Pahari, which means “mountainous”, is widely believed to have come during the past 3,000 years with refugees from population pressure, plagues, famines, droughts, political oppression, military and civil conflict, and the like. Muslim invasions, from about A. D. 1000 to 1600, may have accelerated such movements, which need not have been characteristically massive but likely included many small-scale, even familial migrations. It is clear that over time the Pahari population has been geographically mobile and numerically variable.
G A Grierson, in his classic Linguistic Survey of India, labeled their In-do-European language "Pahari" and identified its main sections: Western Pahari, found west of the Jumna River (i.e, now Himachal Pradesh) and into Kashmir; Central Pahari, between the Jumna and the Maha Kali rivers (i.e., in Garhwal and Kumaon, now comprising the Himalayan Districts of Uttar Pradesh State; and Eastern Pahari (generally called Nepali), extending from Nepal's western border (the Maha Kali) into central Nepal. The Pahari Speaking community in Jammu and Kashmir is an ancient one- much more ancient than the Buddhist period in Kashmir. The Pahari Speaking people, hereinafter mentioned as PSP, belong to the Aryan race which once raided India and pushed the inhabitants of plains to the areas which constitute southern parts of India these days. This group of people unlike others who stayed in the plains, mostly concentrated in the hilly areas as we see in the Himachal and Jammu& Kashmir. With the passage of time some other people also joined them.
They were a developed class during the Buddhist period. Some of the re-searchers claim that PSP belong to KASH tribe which invaded Kashmir several times and consequently occupied the hilly areas of the state. But as a matter of fact this is not true because the remains of KASH tribe have been found in Uri only while as Pahari community stretches from Gharwal hills up to Hazara belt, in Pakistan.

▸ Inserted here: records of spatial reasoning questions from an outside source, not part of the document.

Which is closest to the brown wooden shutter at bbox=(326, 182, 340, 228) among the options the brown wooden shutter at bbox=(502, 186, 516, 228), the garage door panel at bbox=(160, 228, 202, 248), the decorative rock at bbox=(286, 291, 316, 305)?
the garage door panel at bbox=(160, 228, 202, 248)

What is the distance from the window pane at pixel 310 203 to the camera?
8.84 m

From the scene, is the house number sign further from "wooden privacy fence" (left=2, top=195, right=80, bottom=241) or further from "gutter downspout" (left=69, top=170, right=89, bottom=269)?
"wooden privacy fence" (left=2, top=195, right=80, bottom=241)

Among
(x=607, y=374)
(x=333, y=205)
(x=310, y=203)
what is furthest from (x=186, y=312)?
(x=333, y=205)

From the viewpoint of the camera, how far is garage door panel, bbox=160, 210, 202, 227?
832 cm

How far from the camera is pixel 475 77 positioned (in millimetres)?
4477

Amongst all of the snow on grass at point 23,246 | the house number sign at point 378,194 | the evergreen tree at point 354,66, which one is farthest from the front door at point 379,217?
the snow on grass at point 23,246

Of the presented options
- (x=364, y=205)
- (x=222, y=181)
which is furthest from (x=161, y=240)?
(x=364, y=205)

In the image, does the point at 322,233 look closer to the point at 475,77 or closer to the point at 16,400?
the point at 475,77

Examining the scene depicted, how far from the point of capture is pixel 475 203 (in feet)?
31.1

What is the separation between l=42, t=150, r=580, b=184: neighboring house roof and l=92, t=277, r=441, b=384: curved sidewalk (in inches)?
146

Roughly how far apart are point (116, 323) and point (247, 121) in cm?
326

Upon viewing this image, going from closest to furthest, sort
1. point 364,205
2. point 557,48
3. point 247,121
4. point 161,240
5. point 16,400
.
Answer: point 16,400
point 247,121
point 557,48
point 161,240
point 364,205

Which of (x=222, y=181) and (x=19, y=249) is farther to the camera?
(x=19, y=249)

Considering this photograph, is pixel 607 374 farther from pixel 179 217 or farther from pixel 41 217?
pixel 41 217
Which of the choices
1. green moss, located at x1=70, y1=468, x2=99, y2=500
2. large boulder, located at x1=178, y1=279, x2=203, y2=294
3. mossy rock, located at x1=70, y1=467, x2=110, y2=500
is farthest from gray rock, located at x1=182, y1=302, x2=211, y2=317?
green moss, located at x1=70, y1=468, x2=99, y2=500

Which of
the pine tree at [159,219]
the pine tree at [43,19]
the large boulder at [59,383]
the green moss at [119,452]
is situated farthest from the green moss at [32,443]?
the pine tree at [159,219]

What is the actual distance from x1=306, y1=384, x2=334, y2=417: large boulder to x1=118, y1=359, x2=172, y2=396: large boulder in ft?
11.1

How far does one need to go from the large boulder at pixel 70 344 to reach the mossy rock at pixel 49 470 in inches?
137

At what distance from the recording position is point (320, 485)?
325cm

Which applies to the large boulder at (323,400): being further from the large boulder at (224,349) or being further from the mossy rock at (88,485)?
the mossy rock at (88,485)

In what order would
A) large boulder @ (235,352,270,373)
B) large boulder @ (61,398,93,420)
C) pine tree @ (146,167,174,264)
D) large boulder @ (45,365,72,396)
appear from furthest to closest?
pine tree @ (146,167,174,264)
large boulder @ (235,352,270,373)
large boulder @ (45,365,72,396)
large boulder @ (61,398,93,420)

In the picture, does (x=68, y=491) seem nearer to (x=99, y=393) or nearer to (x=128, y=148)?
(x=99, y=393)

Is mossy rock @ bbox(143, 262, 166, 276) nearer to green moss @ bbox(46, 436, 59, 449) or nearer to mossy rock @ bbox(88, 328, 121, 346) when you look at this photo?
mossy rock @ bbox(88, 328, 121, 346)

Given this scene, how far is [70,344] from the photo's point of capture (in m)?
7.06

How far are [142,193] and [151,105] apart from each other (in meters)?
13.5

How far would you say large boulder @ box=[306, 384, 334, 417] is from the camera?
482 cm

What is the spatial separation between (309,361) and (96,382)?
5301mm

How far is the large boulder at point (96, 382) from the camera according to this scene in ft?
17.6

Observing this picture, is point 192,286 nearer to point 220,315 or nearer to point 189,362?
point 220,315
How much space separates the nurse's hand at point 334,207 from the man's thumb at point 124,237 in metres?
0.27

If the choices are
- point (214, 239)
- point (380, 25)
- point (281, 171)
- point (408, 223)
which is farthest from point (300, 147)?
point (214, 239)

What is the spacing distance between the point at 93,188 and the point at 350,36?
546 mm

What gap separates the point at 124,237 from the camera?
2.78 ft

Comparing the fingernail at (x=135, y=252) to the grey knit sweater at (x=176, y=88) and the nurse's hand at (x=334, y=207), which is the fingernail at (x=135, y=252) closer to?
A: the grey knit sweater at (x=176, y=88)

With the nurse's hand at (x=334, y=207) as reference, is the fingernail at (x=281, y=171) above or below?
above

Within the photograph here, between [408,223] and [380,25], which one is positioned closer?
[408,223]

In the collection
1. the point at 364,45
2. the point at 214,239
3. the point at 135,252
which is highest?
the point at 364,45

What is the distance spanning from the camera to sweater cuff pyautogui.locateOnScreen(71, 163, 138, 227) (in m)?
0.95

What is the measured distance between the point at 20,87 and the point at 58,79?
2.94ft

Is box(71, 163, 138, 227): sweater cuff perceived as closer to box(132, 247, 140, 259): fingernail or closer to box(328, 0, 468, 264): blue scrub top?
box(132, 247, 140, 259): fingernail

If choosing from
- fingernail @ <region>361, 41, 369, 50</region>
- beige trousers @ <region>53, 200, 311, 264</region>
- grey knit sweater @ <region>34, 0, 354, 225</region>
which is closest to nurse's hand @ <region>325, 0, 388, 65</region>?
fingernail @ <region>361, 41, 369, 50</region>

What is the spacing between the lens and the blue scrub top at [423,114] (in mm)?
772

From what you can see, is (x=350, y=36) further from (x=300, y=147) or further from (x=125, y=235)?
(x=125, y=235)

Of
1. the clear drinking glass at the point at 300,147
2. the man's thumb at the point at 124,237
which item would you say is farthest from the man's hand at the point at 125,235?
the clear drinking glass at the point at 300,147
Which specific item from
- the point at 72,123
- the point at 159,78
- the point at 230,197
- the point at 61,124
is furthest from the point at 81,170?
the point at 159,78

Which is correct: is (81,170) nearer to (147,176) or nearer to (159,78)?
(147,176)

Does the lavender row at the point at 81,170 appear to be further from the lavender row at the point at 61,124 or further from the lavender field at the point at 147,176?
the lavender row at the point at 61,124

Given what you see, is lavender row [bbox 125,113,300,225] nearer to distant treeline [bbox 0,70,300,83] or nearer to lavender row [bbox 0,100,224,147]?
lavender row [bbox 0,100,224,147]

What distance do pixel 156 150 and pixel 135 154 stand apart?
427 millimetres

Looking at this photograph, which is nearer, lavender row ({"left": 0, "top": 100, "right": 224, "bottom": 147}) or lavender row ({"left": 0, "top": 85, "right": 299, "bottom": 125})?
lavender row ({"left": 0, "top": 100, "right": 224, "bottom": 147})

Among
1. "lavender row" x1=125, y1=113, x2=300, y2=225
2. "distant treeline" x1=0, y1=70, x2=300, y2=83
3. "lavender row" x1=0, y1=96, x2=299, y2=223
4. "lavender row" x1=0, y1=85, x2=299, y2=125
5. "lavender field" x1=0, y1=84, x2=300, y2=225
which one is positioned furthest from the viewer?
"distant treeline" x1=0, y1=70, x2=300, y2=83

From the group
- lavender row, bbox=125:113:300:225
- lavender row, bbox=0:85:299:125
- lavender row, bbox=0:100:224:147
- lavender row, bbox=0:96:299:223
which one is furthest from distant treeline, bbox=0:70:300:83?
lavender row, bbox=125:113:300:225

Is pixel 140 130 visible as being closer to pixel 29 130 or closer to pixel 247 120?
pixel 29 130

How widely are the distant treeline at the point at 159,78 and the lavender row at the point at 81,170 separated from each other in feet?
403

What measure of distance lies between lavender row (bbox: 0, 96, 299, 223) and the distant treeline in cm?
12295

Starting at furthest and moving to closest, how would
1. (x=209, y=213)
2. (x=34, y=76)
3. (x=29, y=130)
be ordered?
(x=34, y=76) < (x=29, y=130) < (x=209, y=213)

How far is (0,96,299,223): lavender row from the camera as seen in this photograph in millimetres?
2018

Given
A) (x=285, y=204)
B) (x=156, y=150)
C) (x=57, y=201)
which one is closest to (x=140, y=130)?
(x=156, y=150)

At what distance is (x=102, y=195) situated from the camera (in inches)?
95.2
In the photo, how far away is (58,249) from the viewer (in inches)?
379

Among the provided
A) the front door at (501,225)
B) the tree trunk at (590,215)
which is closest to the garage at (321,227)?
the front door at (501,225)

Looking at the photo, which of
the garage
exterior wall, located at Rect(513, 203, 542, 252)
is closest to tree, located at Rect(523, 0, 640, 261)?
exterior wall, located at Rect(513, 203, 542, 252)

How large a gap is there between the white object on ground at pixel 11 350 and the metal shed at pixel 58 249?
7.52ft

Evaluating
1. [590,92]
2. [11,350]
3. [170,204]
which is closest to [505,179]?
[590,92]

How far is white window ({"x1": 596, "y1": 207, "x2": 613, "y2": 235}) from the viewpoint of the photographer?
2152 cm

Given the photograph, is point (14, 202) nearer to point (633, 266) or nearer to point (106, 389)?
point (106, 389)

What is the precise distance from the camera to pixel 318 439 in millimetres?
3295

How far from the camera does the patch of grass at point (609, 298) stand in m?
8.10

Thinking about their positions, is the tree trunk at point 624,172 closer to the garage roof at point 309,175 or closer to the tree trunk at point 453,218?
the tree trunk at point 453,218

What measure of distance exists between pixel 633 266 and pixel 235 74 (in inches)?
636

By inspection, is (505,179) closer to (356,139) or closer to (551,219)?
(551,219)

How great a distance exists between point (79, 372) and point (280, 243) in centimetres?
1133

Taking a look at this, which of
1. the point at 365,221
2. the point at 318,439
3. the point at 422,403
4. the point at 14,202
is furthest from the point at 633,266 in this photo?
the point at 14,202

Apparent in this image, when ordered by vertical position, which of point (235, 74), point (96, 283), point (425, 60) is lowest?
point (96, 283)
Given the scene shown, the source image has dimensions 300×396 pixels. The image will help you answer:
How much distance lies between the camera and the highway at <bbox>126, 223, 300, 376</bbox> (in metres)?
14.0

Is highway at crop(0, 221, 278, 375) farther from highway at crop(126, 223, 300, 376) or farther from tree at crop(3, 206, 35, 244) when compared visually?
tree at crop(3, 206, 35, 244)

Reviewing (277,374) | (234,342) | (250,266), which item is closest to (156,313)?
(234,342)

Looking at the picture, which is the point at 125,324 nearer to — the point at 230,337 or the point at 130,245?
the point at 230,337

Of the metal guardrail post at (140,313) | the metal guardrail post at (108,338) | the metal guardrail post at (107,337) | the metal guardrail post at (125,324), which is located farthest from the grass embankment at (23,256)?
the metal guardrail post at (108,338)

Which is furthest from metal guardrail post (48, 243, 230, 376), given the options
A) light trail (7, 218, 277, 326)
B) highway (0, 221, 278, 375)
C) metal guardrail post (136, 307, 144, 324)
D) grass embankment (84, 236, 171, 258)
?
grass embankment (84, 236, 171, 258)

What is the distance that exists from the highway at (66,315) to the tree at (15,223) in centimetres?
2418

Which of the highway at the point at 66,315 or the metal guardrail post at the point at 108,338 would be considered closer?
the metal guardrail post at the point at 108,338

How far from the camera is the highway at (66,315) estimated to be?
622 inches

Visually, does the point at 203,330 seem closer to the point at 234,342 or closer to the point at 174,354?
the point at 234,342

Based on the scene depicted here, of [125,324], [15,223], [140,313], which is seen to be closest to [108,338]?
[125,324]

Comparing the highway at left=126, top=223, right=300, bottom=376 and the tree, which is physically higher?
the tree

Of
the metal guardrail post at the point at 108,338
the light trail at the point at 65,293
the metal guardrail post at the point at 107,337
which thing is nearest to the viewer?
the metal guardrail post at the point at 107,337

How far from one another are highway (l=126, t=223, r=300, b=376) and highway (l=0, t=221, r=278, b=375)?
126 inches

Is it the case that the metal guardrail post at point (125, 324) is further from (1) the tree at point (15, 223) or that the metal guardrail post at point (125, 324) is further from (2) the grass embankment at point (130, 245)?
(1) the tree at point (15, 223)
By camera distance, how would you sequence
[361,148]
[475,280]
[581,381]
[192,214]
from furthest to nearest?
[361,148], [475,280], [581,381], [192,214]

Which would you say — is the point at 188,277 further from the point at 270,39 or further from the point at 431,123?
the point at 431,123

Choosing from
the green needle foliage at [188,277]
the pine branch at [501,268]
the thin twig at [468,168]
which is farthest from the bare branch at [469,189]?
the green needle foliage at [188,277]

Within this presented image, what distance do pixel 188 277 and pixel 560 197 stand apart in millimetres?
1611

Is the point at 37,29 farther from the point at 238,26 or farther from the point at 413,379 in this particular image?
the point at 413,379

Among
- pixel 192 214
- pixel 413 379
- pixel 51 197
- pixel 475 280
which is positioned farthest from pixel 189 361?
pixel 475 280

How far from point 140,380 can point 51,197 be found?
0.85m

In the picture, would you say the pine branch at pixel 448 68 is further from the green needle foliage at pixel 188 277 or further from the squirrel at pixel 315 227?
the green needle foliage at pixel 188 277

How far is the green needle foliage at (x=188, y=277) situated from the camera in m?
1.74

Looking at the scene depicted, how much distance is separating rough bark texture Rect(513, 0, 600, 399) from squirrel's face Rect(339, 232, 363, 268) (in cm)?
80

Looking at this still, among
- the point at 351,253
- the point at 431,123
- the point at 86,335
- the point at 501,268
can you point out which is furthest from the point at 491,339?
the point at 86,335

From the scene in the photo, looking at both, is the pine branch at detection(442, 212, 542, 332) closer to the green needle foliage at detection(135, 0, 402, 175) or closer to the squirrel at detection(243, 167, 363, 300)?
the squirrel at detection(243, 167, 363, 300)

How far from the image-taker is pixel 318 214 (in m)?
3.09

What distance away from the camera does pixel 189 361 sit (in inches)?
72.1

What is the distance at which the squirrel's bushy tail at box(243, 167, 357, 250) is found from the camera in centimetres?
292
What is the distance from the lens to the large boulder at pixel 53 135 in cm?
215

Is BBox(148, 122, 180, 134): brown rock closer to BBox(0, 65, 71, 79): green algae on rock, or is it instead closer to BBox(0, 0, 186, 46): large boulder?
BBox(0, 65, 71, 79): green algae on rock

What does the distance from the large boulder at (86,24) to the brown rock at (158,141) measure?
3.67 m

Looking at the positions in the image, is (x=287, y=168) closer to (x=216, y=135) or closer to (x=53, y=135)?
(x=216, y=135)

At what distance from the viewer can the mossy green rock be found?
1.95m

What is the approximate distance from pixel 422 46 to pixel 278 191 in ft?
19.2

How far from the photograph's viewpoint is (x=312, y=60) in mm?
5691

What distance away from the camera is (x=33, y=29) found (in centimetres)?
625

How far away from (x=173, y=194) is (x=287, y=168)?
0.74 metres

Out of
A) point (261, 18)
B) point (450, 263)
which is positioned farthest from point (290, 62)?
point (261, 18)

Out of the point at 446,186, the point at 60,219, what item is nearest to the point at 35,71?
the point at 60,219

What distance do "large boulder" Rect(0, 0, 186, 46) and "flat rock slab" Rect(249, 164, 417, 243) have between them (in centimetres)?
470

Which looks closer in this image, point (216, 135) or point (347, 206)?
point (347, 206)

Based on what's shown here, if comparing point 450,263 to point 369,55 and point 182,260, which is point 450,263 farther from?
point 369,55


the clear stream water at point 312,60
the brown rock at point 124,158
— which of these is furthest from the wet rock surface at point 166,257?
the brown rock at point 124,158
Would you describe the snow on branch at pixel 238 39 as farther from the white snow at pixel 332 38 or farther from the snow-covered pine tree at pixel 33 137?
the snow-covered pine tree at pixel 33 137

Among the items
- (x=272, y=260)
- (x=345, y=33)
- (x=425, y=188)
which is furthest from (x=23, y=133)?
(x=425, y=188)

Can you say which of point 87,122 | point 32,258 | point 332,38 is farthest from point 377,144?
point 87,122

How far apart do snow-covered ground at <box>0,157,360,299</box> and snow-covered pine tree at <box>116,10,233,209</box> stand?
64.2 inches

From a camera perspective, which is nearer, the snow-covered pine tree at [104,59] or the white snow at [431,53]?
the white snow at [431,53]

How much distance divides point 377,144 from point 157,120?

In short the present day Pahari community of J&K state is a combination of various groups of people with language, culture, socio-economic background and locationa disadvantages resulting from geographical and topographical constraints as binding force. Throughout most of the Pahari region the population is clustered in small villages, in Kupwara, Baramulla , Pahalgam areas usually of well under 350 people. These are situated adjacent to open hillsides, near pasturage, forested land, and a reliable water source—either a stream or a spring
Pahari is the mother tongue of the community. In addition to the languages spoken by young folk, the older generation of the community are able to speak kashmiri and urdu. The sex wise distribution of multilingual show that, most of the multilingual are from male folk, with knowledge of at least two to three languages. The female folk are able to speak Urdu and Kashmiri in addition to their mother tongue. English is only spoken by the younger generation.